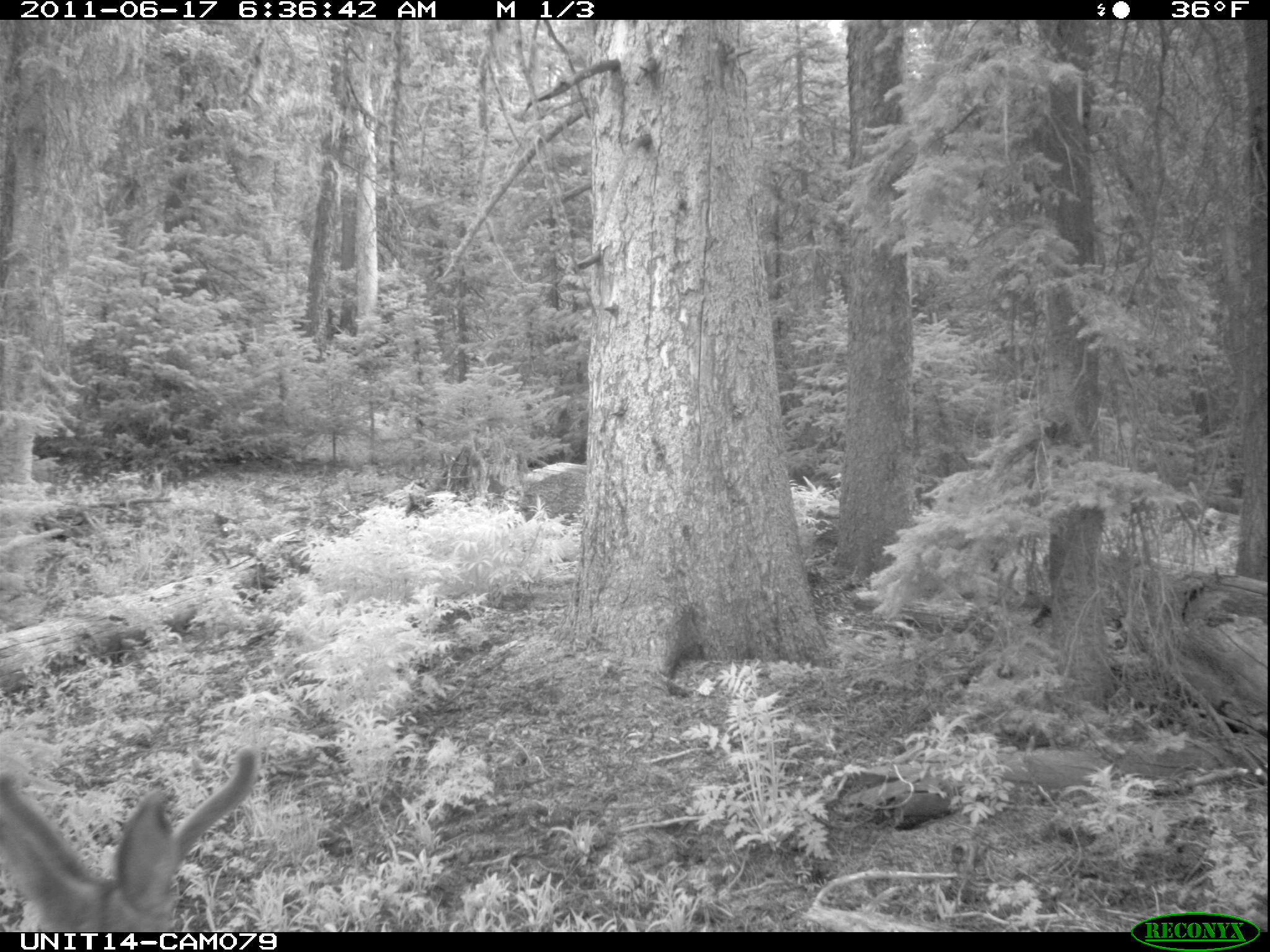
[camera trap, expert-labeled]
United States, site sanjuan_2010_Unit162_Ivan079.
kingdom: Animalia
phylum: Chordata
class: Mammalia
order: Artiodactyla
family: Cervidae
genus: Odocoileus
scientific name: Odocoileus hemionus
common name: mule deer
Odocoileus hemionus (mule deer).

##########

What you need to do
For this step, transcribe all the material above exactly and drop the images.

Your solution
[camera trap, expert-labeled]
United States, site sanjuan_2010_Unit162_Ivan079.
kingdom: Animalia
phylum: Chordata
class: Mammalia
order: Artiodactyla
family: Cervidae
genus: Odocoileus
scientific name: Odocoileus hemionus
common name: mule deer
Odocoileus hemionus (mule deer).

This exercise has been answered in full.